【昭和~平成スター列伝】“女子プロ界の横綱”ことセンダイガールズ(仙女)の里村明衣子が、自身の引退記念興行(4月29日、後楽園)で30年のプロレス人生に終止符を打った。最後はダブルヘッダーを行い、涙を流し完全燃焼してリングを下りた。

 里村は1995年4月15日後楽園のカリスマ・長与千種率いる「ガイア・ジャパン」旗揚げ戦でデビュー。2005年のガイア解散後、仙女を旗揚げした。エースとして活躍し13年の「プロレス大賞」女子プロレス大賞を初受賞を果たした。19年にはWWEから実力と手腕が認められ、同年5月からNXTの女子部門臨時コーチに就任。21年1月にWWEと契約し、NXT・UKに参戦。日本のみならず世界中で名勝負を生み出してきた。

 数々の王座を手中にした里村だが、中でも「生きてきて一番うれしかった」と語ったのが、ケイ・リー・レイからNXT・UK女子王座を奪った一戦(21年6月11日)だった。

「WWEのNXT・UKで“ファイナル・ボス”ことセンダイガールズの里村明衣子がNXT・UK女子王者ケイ・リー・レイを破り、2度目の挑戦でWWEでの初戴冠を果たした。里村は蹴りの連打、STF、DDTで一気に攻め、デスバレーボムを放たれるもゴリーボムで応戦して王座へ執念を見せる。さらに不敵な笑みを浮かべながら回転式ニードロップ、デスバレーボムを炸裂させた。そして雄叫びを上げると、必殺のスコーピオライジングをケイにぶち込んで、悲願の同王座初戴冠を果たした。祝福の紙テープが舞う中でうれし涙を流した里村は『今まで手にしたどのベルトよりも重い。私の人生の中で最も素晴らしい日でした』と語った」(抜粋)

 その後、防衛を重ねるもNXT・UKの発展的解散により、22年8月には米WWEに参戦。NXT女子王座にも挑戦した。だが決して順風満帆なレスラー人生ではなかった。ガイア時代の05年には腰の負傷で8か月の欠場に追い込まれ、07年には右眼窩底骨折で3度の手術を経験。11年には東日本大震災で道場が崩壊して団体は存続の危機に直面した。

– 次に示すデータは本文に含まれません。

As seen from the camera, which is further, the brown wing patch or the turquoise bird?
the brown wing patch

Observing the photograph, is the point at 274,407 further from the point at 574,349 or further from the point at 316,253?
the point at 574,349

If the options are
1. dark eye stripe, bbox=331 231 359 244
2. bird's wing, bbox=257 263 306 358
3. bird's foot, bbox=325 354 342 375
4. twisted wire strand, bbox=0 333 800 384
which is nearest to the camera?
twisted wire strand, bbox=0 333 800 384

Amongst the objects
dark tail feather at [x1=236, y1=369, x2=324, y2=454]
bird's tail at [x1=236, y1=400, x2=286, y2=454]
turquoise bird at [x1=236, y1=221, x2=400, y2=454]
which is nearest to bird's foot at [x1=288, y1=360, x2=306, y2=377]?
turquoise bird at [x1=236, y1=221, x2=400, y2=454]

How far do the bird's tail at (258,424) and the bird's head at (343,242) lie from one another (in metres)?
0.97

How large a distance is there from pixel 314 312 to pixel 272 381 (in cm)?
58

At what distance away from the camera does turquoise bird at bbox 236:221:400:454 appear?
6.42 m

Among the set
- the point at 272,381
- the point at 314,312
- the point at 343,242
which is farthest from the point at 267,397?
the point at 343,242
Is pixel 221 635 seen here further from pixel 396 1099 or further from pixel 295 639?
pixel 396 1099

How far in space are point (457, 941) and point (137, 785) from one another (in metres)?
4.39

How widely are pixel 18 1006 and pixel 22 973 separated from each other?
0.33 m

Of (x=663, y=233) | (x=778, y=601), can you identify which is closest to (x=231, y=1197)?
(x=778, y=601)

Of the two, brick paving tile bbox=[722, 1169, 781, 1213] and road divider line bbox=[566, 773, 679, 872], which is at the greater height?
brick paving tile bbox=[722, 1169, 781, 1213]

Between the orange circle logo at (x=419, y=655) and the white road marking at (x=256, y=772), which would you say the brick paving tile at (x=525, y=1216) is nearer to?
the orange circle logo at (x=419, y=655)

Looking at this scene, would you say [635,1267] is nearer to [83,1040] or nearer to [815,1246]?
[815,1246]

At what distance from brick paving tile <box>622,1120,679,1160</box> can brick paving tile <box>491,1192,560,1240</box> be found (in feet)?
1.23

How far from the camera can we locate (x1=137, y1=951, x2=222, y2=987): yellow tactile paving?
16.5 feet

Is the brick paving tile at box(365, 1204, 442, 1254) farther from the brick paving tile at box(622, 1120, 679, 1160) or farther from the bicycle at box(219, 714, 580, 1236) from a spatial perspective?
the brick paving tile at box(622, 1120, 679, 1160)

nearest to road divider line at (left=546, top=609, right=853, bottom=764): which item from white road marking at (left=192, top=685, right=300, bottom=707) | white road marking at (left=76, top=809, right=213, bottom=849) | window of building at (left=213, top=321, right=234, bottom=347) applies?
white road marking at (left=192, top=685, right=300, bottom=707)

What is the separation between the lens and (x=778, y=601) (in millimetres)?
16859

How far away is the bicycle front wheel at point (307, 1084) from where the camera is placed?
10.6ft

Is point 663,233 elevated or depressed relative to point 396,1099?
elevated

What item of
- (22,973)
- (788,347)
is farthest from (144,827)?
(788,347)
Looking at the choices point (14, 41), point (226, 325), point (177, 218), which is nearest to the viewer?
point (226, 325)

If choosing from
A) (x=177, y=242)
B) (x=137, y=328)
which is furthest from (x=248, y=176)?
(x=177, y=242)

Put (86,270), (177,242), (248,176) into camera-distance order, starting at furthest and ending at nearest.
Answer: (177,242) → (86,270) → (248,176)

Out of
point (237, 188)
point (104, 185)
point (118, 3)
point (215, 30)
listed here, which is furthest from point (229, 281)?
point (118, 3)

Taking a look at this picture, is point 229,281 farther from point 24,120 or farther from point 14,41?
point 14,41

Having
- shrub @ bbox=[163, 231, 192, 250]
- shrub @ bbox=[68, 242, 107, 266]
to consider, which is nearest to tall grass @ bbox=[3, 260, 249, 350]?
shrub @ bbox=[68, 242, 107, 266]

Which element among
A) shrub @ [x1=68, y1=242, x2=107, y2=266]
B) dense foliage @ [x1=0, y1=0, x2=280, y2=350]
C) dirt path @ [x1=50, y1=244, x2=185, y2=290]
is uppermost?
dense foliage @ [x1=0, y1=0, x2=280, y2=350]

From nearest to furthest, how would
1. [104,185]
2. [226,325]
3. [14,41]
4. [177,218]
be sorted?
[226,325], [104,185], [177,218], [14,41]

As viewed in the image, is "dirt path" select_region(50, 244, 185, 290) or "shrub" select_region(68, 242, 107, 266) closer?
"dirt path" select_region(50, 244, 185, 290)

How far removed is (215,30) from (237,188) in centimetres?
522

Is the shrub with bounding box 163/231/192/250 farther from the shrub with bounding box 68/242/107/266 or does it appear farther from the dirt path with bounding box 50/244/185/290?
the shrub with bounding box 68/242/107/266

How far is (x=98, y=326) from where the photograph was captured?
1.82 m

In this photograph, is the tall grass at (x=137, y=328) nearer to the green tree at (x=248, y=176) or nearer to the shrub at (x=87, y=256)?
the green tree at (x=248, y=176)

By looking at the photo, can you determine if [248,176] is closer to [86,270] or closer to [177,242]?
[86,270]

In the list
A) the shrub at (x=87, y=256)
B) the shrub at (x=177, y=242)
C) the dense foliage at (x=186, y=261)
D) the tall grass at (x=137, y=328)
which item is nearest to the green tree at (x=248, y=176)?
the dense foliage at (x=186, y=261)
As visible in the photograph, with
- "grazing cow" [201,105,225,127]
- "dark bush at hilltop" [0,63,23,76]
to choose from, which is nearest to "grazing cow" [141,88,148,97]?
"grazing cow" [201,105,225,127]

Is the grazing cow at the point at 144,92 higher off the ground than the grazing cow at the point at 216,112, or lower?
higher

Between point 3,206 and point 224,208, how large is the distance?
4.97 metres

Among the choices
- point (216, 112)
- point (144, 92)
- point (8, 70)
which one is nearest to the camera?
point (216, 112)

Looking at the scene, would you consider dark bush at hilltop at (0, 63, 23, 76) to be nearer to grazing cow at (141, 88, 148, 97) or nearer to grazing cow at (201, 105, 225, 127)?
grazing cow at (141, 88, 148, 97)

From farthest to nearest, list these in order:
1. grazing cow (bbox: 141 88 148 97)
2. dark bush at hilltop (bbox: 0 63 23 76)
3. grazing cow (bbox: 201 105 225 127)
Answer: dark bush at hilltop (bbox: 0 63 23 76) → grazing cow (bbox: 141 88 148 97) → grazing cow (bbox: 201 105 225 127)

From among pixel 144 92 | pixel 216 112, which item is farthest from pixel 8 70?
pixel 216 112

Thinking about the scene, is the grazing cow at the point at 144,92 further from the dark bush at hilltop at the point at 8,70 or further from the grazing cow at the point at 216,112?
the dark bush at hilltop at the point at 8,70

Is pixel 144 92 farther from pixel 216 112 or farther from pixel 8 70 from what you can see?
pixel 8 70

「あの時は本当に心が折れそうになった。団体もやめることも考えて、WWEのオーディションを受けようと思いましたが書類選考で落ちました。その時のことを考えれば、10年後にベルトを取れたなんて夢のようですね」と里村は述懐する。

 選手の離脱にも悩まされながらも“怪物”橋本千紘らを育て上げて団体を再興させ、ケガに耐えながらも常に全身全霊の全力ファイトでファンの胸を打ち“女子プロ界の横綱”とまで呼ばれるようになった。今後もプロレス界に人生をささげていくとも明言しており、指導者・実業家として「第二の人生」でもトップを目指す。